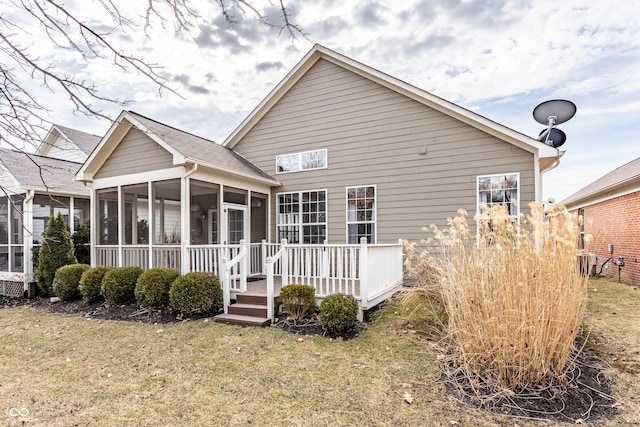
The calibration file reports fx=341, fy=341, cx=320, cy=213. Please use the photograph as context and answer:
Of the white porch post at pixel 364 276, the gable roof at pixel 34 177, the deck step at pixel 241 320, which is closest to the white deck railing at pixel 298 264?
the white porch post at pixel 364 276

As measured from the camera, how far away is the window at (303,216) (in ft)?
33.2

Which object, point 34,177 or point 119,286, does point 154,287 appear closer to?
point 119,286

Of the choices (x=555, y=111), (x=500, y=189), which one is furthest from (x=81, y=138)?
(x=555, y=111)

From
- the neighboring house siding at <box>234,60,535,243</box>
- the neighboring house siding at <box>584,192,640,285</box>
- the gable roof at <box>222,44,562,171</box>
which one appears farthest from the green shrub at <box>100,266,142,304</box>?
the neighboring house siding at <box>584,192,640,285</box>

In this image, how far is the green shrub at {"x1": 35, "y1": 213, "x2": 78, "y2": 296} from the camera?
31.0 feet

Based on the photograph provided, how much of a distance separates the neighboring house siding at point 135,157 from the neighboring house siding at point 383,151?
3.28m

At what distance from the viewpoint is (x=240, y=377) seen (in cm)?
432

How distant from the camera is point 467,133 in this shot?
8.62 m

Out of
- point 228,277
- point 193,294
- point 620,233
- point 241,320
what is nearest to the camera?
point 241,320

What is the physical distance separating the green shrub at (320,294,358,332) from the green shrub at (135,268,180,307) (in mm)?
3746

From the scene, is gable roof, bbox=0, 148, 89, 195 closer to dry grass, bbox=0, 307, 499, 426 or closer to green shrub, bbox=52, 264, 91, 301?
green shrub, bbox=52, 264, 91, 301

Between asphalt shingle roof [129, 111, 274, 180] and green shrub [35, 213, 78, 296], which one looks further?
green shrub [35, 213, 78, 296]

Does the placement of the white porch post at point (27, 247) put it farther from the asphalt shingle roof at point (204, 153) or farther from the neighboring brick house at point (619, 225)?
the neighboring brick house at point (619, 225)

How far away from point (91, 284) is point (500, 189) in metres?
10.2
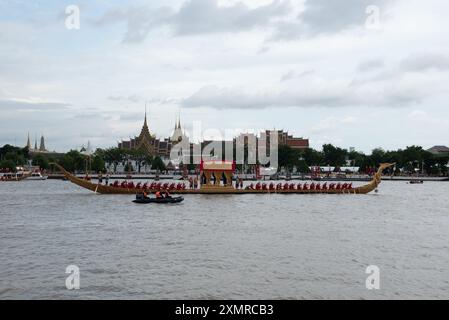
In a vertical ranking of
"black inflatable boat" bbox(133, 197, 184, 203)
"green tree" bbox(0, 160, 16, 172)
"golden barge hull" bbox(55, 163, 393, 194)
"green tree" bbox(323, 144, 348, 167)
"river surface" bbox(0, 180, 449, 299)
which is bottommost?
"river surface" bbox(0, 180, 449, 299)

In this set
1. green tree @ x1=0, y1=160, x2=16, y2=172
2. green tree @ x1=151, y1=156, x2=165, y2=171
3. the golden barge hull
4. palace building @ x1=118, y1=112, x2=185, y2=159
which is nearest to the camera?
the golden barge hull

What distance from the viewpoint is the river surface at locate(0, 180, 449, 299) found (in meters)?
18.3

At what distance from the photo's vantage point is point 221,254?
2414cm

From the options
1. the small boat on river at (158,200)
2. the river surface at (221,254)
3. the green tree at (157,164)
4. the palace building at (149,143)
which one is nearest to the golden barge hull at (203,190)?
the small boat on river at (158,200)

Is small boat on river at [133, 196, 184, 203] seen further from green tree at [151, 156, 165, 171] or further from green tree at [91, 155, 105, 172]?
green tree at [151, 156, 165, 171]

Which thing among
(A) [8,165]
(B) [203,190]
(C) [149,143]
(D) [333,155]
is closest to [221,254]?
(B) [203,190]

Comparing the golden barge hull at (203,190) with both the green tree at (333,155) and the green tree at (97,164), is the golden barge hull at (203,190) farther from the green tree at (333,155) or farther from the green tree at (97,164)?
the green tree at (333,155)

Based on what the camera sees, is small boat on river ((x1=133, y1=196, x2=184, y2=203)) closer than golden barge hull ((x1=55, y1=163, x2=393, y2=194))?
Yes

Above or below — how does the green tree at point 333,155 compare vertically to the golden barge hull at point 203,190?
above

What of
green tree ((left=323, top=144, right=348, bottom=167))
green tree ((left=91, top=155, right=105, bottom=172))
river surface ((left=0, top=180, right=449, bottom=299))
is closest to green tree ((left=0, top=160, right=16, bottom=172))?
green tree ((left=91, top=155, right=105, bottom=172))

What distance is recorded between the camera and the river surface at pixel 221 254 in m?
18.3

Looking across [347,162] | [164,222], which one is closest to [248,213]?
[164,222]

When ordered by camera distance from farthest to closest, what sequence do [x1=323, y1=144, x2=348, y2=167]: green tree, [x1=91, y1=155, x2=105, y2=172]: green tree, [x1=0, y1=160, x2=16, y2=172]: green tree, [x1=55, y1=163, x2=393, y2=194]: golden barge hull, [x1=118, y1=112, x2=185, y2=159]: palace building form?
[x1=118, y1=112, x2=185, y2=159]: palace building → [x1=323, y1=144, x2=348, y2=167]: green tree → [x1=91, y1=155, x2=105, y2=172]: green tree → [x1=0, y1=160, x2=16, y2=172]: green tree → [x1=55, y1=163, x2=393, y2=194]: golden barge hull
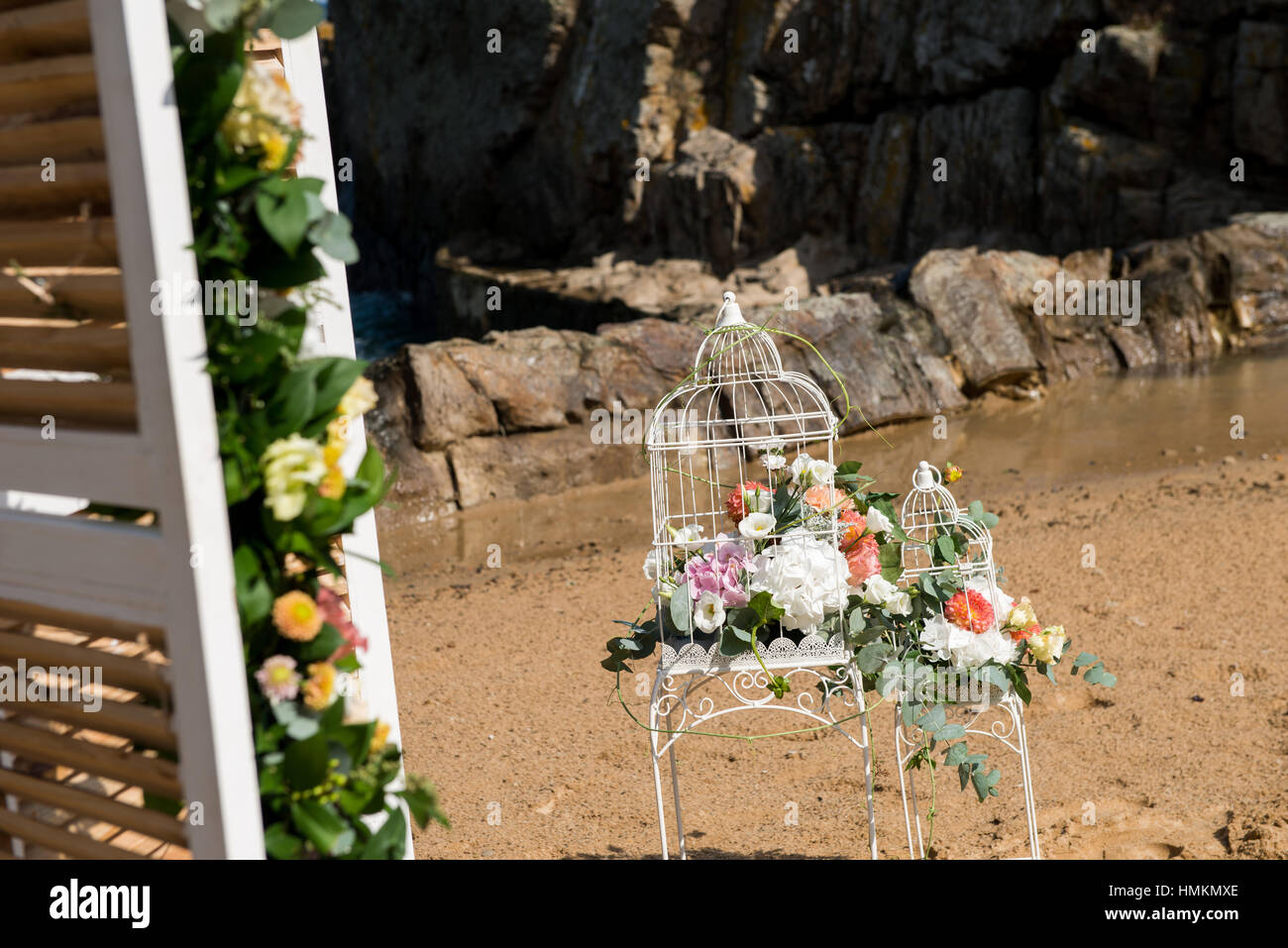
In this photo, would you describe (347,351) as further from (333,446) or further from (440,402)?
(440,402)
..........
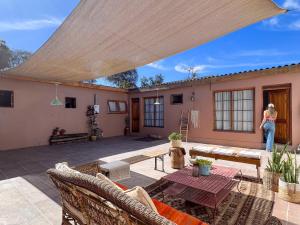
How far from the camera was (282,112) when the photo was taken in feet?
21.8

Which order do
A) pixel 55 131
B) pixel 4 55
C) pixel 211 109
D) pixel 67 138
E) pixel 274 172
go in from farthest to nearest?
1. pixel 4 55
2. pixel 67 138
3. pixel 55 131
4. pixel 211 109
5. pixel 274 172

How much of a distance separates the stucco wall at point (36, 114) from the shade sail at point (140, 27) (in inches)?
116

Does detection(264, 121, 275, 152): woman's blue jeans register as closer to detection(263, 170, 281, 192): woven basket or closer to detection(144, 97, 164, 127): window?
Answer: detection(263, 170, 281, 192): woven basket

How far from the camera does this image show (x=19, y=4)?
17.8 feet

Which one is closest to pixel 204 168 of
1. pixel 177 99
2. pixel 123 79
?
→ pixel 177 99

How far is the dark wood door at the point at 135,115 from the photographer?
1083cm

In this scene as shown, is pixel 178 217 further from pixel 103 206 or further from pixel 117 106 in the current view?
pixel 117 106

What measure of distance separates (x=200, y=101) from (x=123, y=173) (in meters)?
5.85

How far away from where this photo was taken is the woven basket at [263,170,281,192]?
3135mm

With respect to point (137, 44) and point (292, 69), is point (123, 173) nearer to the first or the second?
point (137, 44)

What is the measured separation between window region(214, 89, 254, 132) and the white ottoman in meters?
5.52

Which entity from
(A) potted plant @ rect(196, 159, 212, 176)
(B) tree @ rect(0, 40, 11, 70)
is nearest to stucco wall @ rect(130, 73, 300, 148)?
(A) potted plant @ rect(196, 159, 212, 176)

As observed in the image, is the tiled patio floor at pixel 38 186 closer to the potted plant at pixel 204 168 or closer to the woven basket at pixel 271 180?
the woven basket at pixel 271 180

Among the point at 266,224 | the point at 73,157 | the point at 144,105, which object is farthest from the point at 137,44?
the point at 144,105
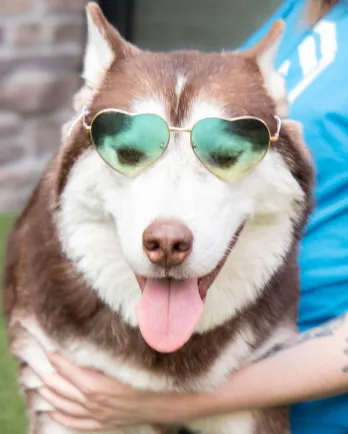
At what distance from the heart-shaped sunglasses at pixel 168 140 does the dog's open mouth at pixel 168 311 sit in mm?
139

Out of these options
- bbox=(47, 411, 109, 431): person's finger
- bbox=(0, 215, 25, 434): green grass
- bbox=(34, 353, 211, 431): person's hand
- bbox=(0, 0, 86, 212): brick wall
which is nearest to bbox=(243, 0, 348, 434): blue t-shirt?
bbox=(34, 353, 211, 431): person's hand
..........
* [EXERCISE AIM]:
Pick out every line in the records that contains the string "person", and copy each one. Case counts.

* [RESULT OF THE EXERCISE]:
- bbox=(47, 411, 109, 431): person's finger
- bbox=(34, 353, 211, 431): person's hand
bbox=(34, 353, 211, 431): person's hand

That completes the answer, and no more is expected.